624. Bu değerli belgenin tarihçesi ve onu yüzyıllardır kimler tarafından muhafaza edildiği hakkında belki bir gün daha fazla bilgi sahibi olunacaktır. Ancak bugün için sahip olduğumuz bilgiler, yani yırtık izi, mühür izi, belgenin büyük bir bölümünde göze çarpan eski yazı özellikleri ve klasik İslam tarihçilerinin eserlerinde verdikleri metinlere uygunluğu, bizi en azından şimdilik bunun aslına uygun ve gerçek bir belge olduğu kanısına götürmektedir.

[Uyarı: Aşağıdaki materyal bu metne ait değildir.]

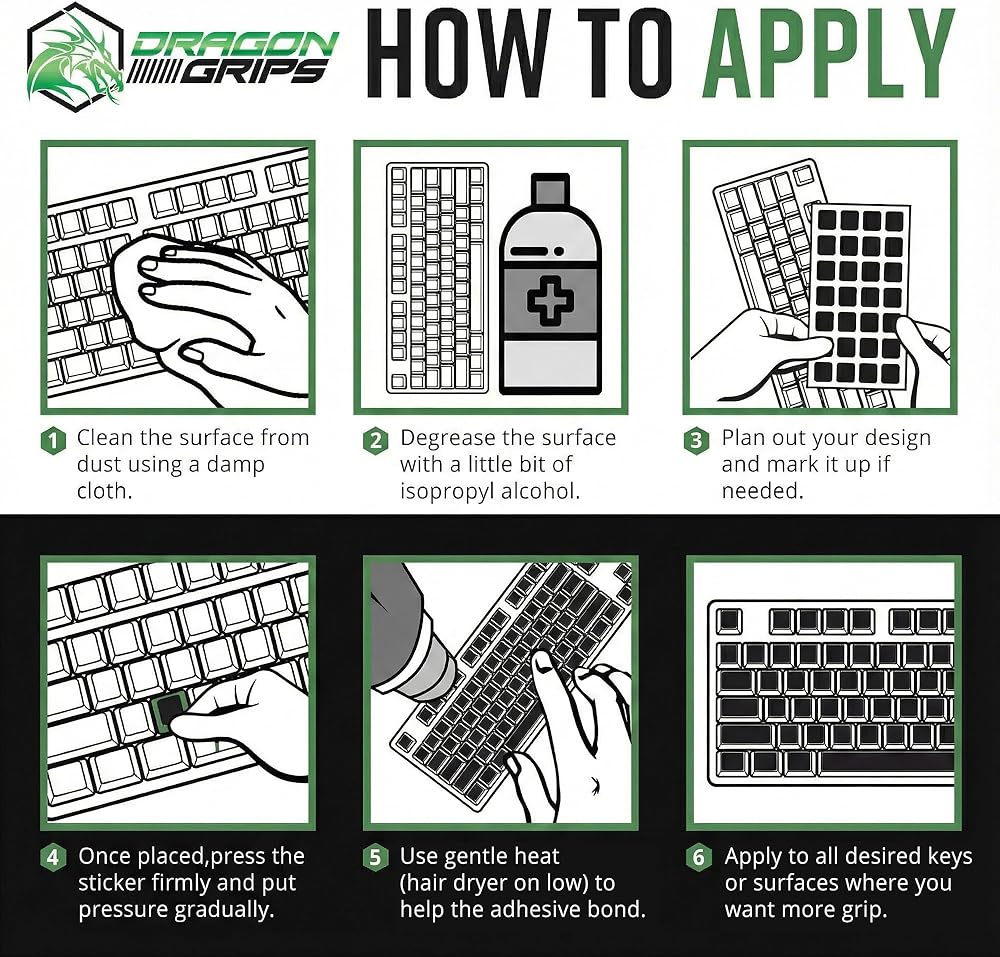 DRAGON GRIPS

HOW TO APPLY

1 Clean the surface from dust using a damp cloth.

2 Degrease the surface with a little bit of isopropyl alcohol.

3 Plan out your design and mark it up if needed.

4 Once placed,press the sticker firmly and put pressure gradually.

5 Use gentle heat (hair dryer on low) to help the adhesive bond.

6 Apply to all desired keys or surfaces where you want more grip.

625. Kuşkusuz, yukarıda söz ettiğimiz tuhaf yazıların yanı sıra, Resulullah (AS)’ın yazdığı 5 mektuptan 3’ünün Şam’da bulunmuş olması gibi bazı rahatsız edici durumlar da yok değildir. Kisrâ’ya gönderilen elimizdeki bu mektup da aslında Şam’da satın alınmıştır; Münzir’e gönderilen mektup da, Alman ZDMG muhabiri haberi öğrendiğinde, Şam’da bulunuyordu. (Bu arada, halen Kuvatlî ailesinin elinde bulunan ve aynı muhataba, yani Münzir’e yazılmış orijinal bir mektubun da Şam’da bulunduğundan bahsetmedik. Ancak, müteveffa Sayın Reich/Rice’nin bana verdiği belgenin fotoğrafında, orijinal metnin satır aralarında modern Arap yazısı ile bir transkripsiyon göze çarpmaktadır. ZDMG muhabirinin belgeyi yayınlarken sonradan eklenen bu yazıları silip silmediğini bilmiyorum; aynı şekilde, Necâşî’ye gönderilen mektup da, JRAS dergisindeki meslektaşın makalesinde açıkladığı gibi, Şam’da bulunmuştur. Asıl konunun dışında kalsa da bu durum insanın kafasını karıştırmaktadır.

626. Bununla birlikte bu belgeler yakın zamanda yapılmış bir sahtecilik eserine benzememektedir. Hatırlatmak gerekirse, Fleischer gibi bir bilim adamı bile el-Münzir’e gönderilen mektubun içeriğini çözüp aydınlatamamıştı. Yazarın ZDMG’deki makalesine göre, mektubun metni hiçbir tarihî kaynakta bulunmamaktaydı. Peki bu durumda konu hakkında fazla bilgisi olmayan bir sahtekâr nasıl olup da bu mektubun metnini önce bulup, sonra da oldukça eski bir yazı tarzı ile yazarak ortaya çıkaracaktı?

627. Mizaç ve eğilimlere göre bu belgeler karşısında duyulan ilk izlenim ya da tepkiler birbirinden çok farklıdır. Ancak, insanlar birbirinden oldukça farklı ve tarafsız araştırmalardan elde edilen sonuçlar üzerinde genellikle ittifak ederler. Ümit ediyoruz ki bu birkaç mütevazı satır, kendi değerli bilgilerini de katarak, henüz aydınlatılamamış bazı karanlık noktaları açıklamak üzere diğer bilim adamlarını gayrete getirecektir.